Buzz Ramsey with Trout
Here are a few rainbow trout that fell for a SpinFish stuffed with canned tuna.

It was then that I maneuvered within casting distance of shore and started tossing a 3-inch Berkley trout worm rigged 20 inches behind a number 5 split shot. This worked well as I started catching a mix of rainbow and brown trout on about every fifth cast.

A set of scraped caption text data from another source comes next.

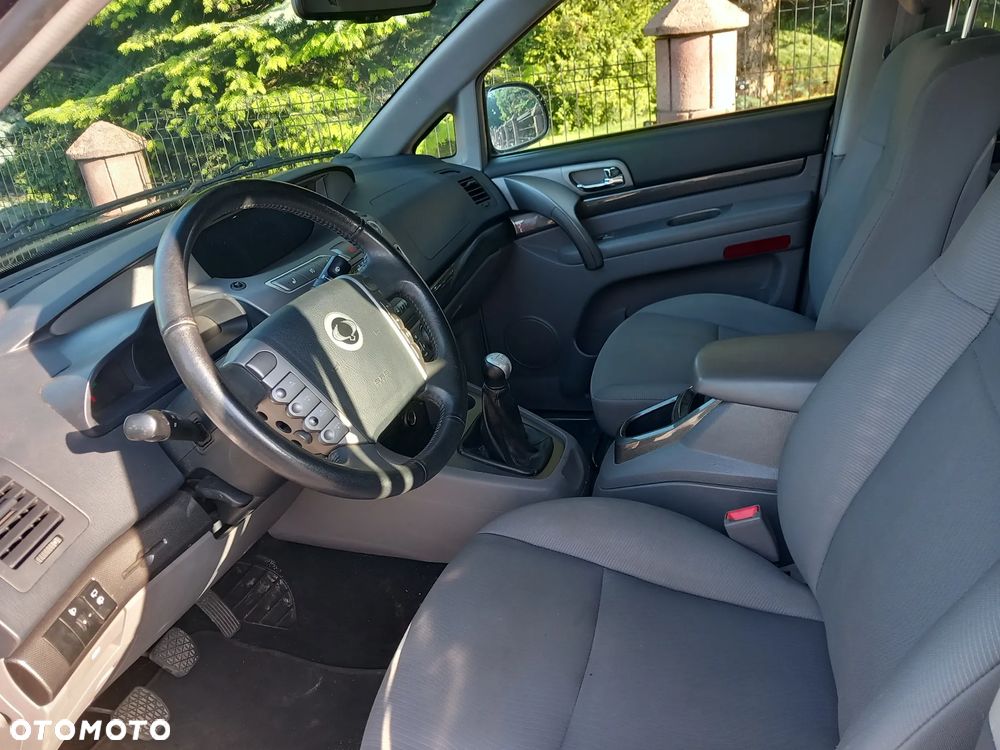SsangYong/KGM Rodius 200 e-XDi Quartz - 3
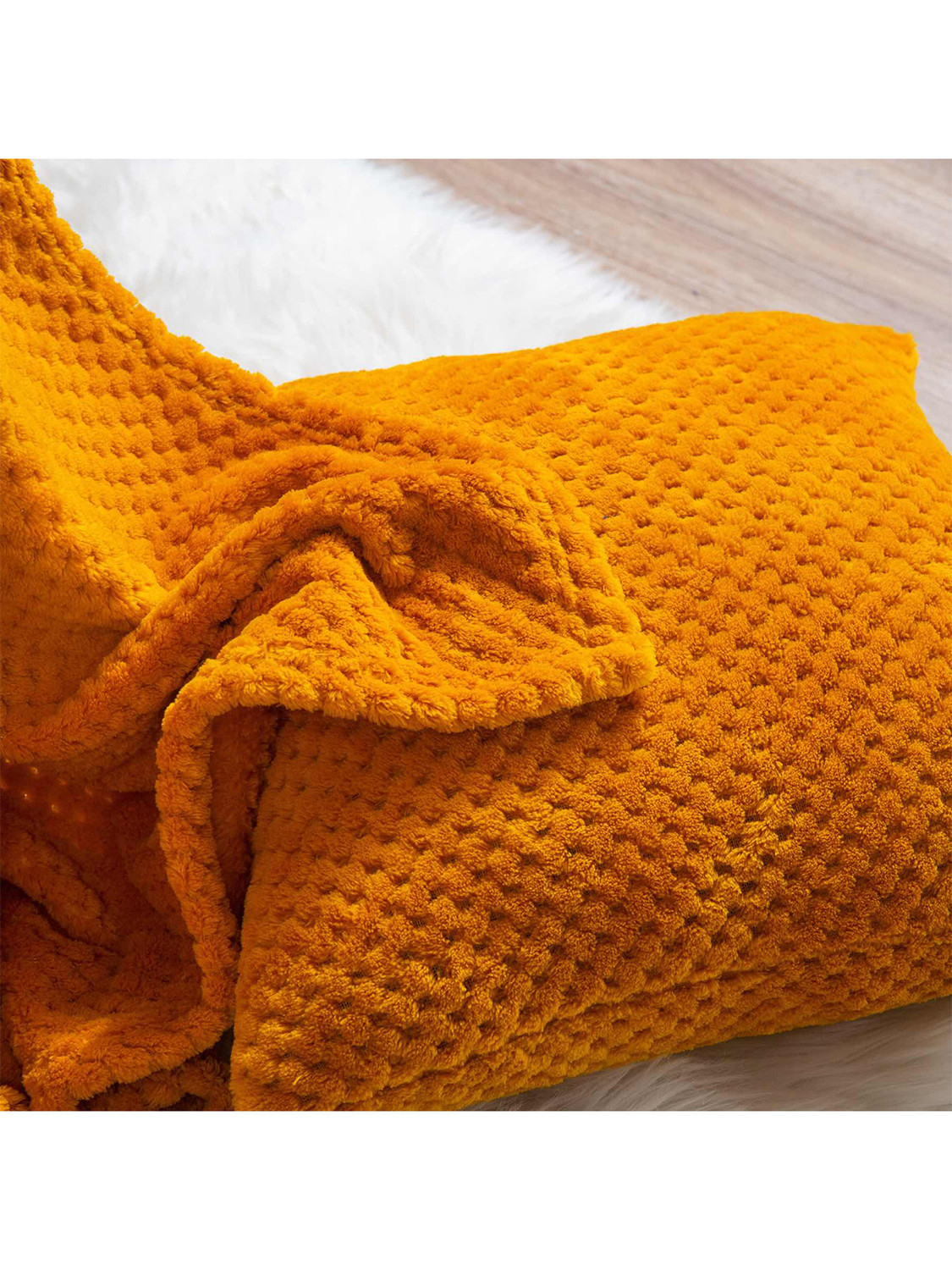 Edoti Monte Blanket 75x150
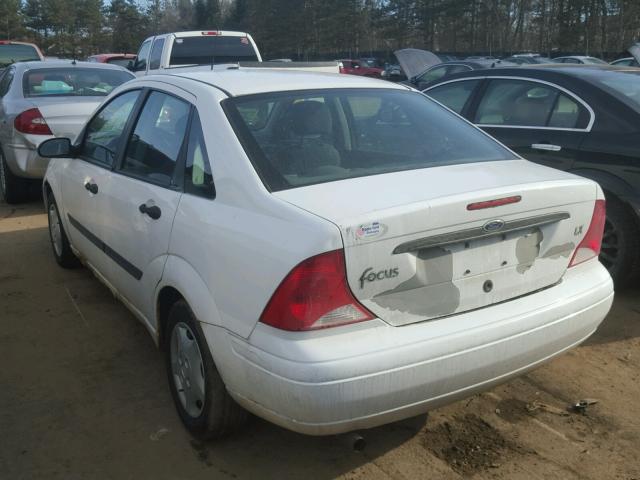 1FAFP33P4YW203410 - 2000 FORD FOCUS LX WHITE photo 3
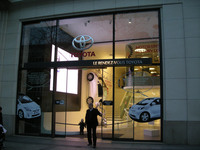 ランデブートヨタは、日本ブランド初のシャンゼリゼ通りのショールームとして1998年10月にオープンした。2010年撮影。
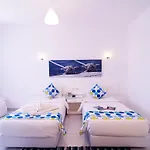 Lagoonie Lodge & Beach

The technique I was using is one called the “Crawl-Retrieve” method. Here’s how: Cast your rigged outfit out and reel up any excess slack. Then, let your outfit sink before lifting and lowering your rod tip, reel 10 feet, and lift and lower your rod tip again, etc. Fished this way, nearly all fish will take your artificial, scent-filled worm while it’s falling, which may require you to give the trout time to swallow your offering before you set-the-hook.

Worm lure
When rigging, it’s important that your worm hangs straight, like a pencil. What I do is thread as much of the trout worm up, onto and over a size 6 or 8 single hook such that the hook shank is imbedded in the worm as far as possible.

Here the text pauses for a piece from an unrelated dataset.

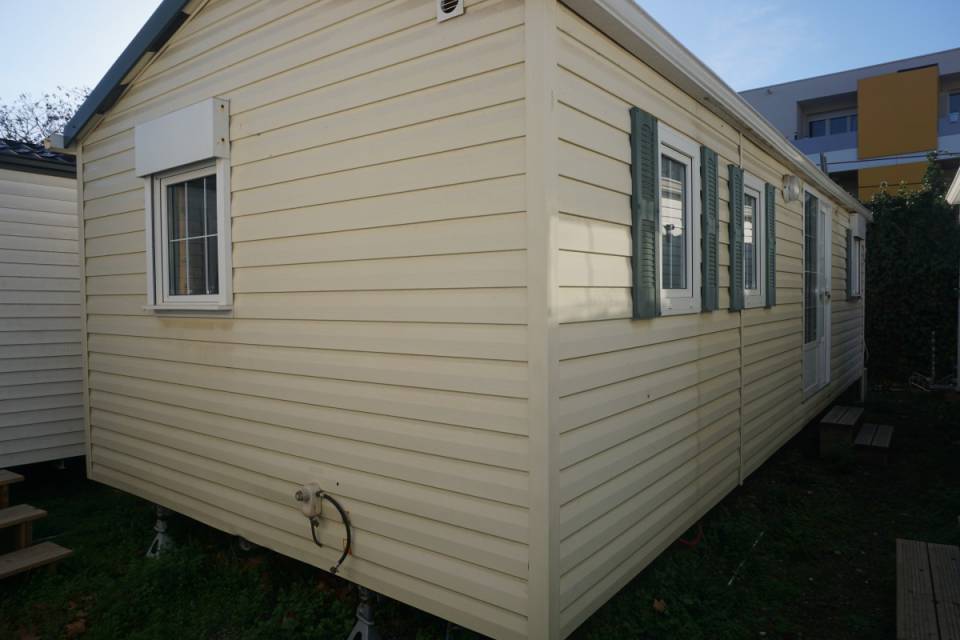 Façade et pignon du mobil home 3 chambres occasion - Watipi Kentucky 2004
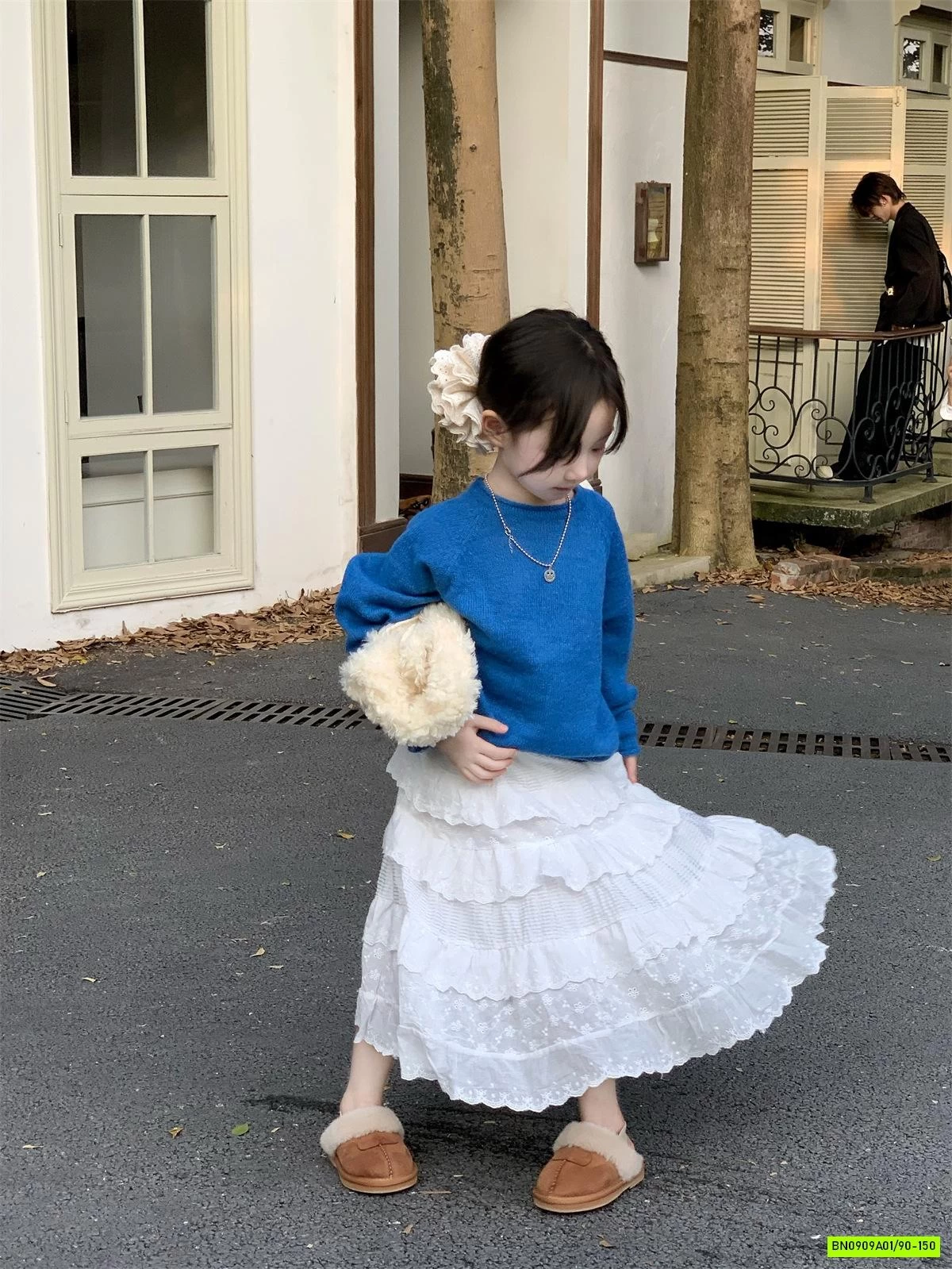 ÁO LEN XANH COBAN MIX CV TRẮNG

The tackle I used includes both bait-casting outfits (for trolling in combination with line counter reels) and spinning outfits (for casting). For trolling I used the Douglas LRS C7103-D model. This 7′-10″ rod features a light tip but enough back bone for tackling what might be a large fish.

When it comes to spinning rods for trout, I like rods ranging measuring 7′ to 8′ in length. The reason is that a longer rod facilitates longer casts and increased hook setting power. The ones I used included the Douglas 7′-10″ DXS 7103MF-D, and more flexible Douglas 7′-2″ LRS S7232F.

Now is a great time to plan a trip to this region as the late summer/fall season offers excellent opportunities. If you plan a spring trip keep in mind that much of the area is high elevation and lingering or late-season snow can block or restrict access to some lakes until June. Also, a Forest Service or other applicable pass is required to access the lakes located within the Deschutes National Forest. Keep in mind that for most lakes you are only allowed to keep one trout over 20 inches per day. And while many of the lakes are open all year, Odell Lake and Wickiup don’t open until April 22.

If you are interested in hiring a fishing guide for a Central Oregon trout adventure, try giving Cody Herman of Day One Outdoors TV fame a call, 503-960-9377.

Don’t forget to say hi if you see me chasing trout on one of Oregon’s High Desert lakes.